Naître, vivre et mourir sont les trois étapes existentielles qui structurent notre passage éphémère sur terre. Naître et mourir sont deux actes que nous accomplissons sans effort conscient car ils sont inextricablement liés à la nature même de notre existence. Vivre, en revanche, exige une intention, une volonté et, surtout, une navigation prudente dans le dédale de la société humaine. Une navigation facilitée, notons-le, par une boussole essentielle : les règles de bienséance et la politesse qui devraient être cultivées avec la plus grande constance.

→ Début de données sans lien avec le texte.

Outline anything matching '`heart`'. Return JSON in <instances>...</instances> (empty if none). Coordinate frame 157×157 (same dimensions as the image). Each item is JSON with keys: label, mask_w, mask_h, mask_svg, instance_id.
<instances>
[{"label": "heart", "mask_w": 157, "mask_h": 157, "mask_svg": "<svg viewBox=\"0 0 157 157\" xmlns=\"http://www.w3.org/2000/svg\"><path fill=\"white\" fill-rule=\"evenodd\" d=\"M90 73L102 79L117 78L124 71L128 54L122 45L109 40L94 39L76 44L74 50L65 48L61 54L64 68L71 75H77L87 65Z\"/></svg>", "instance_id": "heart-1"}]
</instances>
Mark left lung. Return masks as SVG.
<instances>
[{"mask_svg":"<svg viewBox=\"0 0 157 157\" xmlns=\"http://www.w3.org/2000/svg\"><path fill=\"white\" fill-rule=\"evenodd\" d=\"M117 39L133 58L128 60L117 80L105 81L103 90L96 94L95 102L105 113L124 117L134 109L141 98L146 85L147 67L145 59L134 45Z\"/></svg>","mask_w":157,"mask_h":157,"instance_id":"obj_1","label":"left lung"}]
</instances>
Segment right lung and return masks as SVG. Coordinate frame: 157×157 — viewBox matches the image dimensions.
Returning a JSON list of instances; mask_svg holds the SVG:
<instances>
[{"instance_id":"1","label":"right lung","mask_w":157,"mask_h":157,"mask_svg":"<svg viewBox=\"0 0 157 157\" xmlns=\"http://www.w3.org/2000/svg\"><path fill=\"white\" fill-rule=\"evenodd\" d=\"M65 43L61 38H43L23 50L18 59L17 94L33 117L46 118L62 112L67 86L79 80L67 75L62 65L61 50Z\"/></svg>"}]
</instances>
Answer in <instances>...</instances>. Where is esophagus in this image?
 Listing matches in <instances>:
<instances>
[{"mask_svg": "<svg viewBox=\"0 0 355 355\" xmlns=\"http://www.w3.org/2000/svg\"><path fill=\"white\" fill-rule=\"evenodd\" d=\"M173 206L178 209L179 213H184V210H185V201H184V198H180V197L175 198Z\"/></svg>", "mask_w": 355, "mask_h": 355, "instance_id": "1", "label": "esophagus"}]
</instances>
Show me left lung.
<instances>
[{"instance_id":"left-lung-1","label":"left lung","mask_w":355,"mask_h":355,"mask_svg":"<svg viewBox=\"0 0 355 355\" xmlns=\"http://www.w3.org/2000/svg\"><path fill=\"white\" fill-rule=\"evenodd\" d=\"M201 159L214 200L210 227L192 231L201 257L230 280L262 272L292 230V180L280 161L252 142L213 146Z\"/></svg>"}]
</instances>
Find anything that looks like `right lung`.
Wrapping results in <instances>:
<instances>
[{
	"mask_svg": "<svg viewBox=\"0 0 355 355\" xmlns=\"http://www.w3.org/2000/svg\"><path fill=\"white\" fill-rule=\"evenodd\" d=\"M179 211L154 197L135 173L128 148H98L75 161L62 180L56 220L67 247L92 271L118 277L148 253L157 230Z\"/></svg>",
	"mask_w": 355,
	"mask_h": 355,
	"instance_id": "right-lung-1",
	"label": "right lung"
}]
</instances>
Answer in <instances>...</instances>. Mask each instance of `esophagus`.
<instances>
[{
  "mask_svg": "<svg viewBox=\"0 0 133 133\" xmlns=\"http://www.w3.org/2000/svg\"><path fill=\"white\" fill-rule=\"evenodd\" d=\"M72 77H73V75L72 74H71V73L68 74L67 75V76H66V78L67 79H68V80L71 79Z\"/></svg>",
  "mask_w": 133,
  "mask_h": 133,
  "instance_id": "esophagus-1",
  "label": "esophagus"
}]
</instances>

Chaque problème qui se présente au cours de notre bref passage sur cette terre possède une solution et chaque obstacle renferme en son sein un potentiel d’apprentissage. En effet, chaque difficulté de la vie peut être surmontée par l’application judicieuse de règles et de principes sociaux.
Les principes de la bienséance moderne sont souvent mal compris, réduits à une série de contraintes formelles et superficielles. Pourtant, ils constituent la trame qui tisse notre tissu social. Ces règles, ces codes, ces attentes, sont bien plus que de simples politesses – elles sont le langage qui facilite notre coexistence, le moyen par lequel nous apprenons à respecter et à tenir compte de l’autre dans nos interactions. Contrôler ses peines, juger de l’importance de son chagrin, évaluer la juste part qu’on leur accorde, sont des tâches qui peuvent sembler artificielles, voire contraignantes. Néanmoins, elles traduisent un besoin profond de maintenir l’équilibre, de préserver un espace de sérénité personnelle tout en naviguant dans les eaux parfois agitées de la vie sociale. Ce n’est pas tant un appel à l’émotion contrôlée qu’une reconnaissance de l’importance de la gestion de nos réactions émotionnelles non seulement pour notre propre bien-être mais encore pour la santé de la communauté humaine dans son ensemble. Parce que oui, vivre, c’est apprendre à tenir son rang, à respecter les codes qui régissent l’existence. Mais c’est aussi reconnaître que ces codes ne sont pas là pour nous entraver mais pour nous guider vers des interactions plus respectueuses, plus empathiques et, finalement, plus humaines.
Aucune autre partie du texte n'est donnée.